ЗАДАНИЕ —
Допишите текст о созерцании и созерцателях, начав сразу после его последнего абзаца.

ФРАГМЕНТ ТЕКСТА —
++++++

СОЗЕРЦАНИЕ И СОЗЕРЦАТЕЛИ
Попытка ограничения (1996)

Оглавление

Я думал… не помню, что думал.

А. Фет

* * *

…Тибетский мудрец счастлив, когда в лучах заходящего солнца он видит восемь озер с ясной и чистой водой, и посреди каждого озера – шестьдесят миллионов цветков лотоса, и на одном из них – лучезарного Будду.

Наш среднерусский дурак счастлив, когда лежит на лесной поляне в окружении птичьего щебета, душистой травы, водки, закуски и женщин.

Тибетский мудрец жаждет молчания и одиночества, мы же предпочитаем шум, балабольство и веселую компанию.

Руки буддийского странника покойно сложены на груди, наши руки восторженно поднимают ветер и смуту.

Но вот наступает миг, когда шум утих, губы устали растягиваться в улыбке, друзья бросили тебя на берегу – и ты смотришь на волны, но словно не видишь их; ты думаешь о чем-то – и безмерно счастлив, что ни о чем не думаешь.

«Что произошло со мной?»

Собственно, ничего – ты не стал ни лучше, ни хуже; ты даже не знаешь, чем именно наслаждался: воздухом ли, рекой ли, волнами ли, мыслями ли. Это незнание пугает, но не настолько, чтобы отказаться от этого блаженного состояния.

Я бы назвал тебя Созерцателем.

* * *

Одно – в зрачках моих, одно – в замкнутом слухе;

Как бы изваянный, мой дух навек затих,

Ни громкий крик слона, ни блеск жужжащей мухи

Не возмутят недвижных черт моих…


Так описывал К. Бальмонт своего индийского мудреца. Русский человек (как и западный) не склонен к медитации, природа его сознания экстравертна, в отличие от интровертного Востока. Но состояние отрешенности ему все же дорого – «мне все надоели, я хочу быть один, оставьте меня, не мешайте мне».

В лучшем случае (если это не истерика), это – облагороженно-обиженное и эстетически-одинокое безделье и бездумье. Лишь потом, когда на смену отрешенности придет разум, начинаешь оправдываться за эти мгновения; «не ровен час, можно одиноким остаться».

А одиночество? «Созерцателей, – как говорил Достоевский, – в народе довольно…»

* * *

В истории человеческой мысли есть целый ряд понятий, которые не определены – каждый понимает по-своему, каждый дает свое определение. Постигла та же участь и созерцание. Его определения разрослись настолько, что совершенно затмили суть; оно (созерцание) вмещает в себя и узрение и умозрение, видение и сновидение, видимое и невидимое; оно и манифестация и оракул, и знак и символ, оно осознанно и бессознательно.

В этом хаосе определений, конечно, есть своя неповторимая красота и привлекательность; но постоянство хаоса – что может быть хуже!

Мы пойдем по пути Фердинанда де Соссюра, который когда-то очистил лингвистику от социологии, психологии, эстетики, философии – ему необходимо было ограничение, жесткая схема, четкая проблема.

«Сначала нужно место расчистить». Понятие, какое бы оно ни было, желает одиночества, понятию не нужны ни друзья, ни возлюбленные; оно желает быть чистым. Вот и мы вспомним для начала мужичка с картины Крамского и посмотрим на него глазами Достоевского».

++++++

ИСХОДНЫЙ МАТЕРИАЛ —

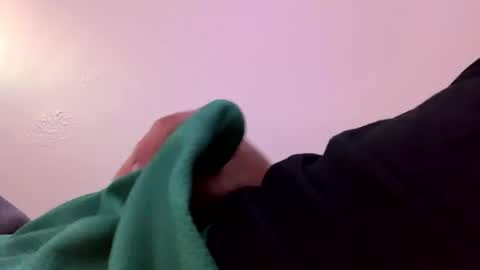 Dee online show from 2, 10, 2025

++++++

ОТВЕТ —
* * *

«У живописца Крамского есть одна замечательная картина под названием Созерцатель»: изображен лес зимой, и в лесу, на дороге, в оборванном кафтанишке и лаптишках стоит один-одинешенек, в глубочайшем уединении мужичонко, стоит и как бы задумался, но он не думает, а что-то созерцает. Если б его толкнуть, он вздрогнул бы и посмотрел на вас точно проснувшись, но ничего не понимает. Правда, сейчас бы и очнулся, а спросили бы его, о чем это он стоял и думал, то наверное бы ничего не припомнил, но зато наверное бы затаил в себе то впечатление, под которым находился во время своего созерцания» («Братья Карамазовы»).

Вот этот-то Созерцатель, на поверку, выходит один из излюбленных героев Достоевского. Писателю нравится погружать своего героя в состояние некоей прострации, в какое-то консервирующее, завораживающее положение.

Есть Созерцатель и у Л. Толстого. Князь Андрей, раненый, падает со знаменем; поначалу он хотел увидеть, как решился исход боя; но «он ничего не увидал… кроме неба… „Как тихо, спокойно и торжественно… Как же я не видал прежде этого высокого неба? И как я счастлив, что узнал его наконец. Да! Все пустое, все обман, кроме этого бесконечного неба. Ничего, ничего нет, кроме него…“ Болконский, сам не зная того, стонал тихим, жалостным и детским стоном… Он не знал, как долго продолжалось его забытье».

Прекрасный поэтический пример дает Фет:

Я долго стоял неподвижно,

В далекие звезды вглядясь, —

Меж теми звездами и мною

Какая-то связь родилась.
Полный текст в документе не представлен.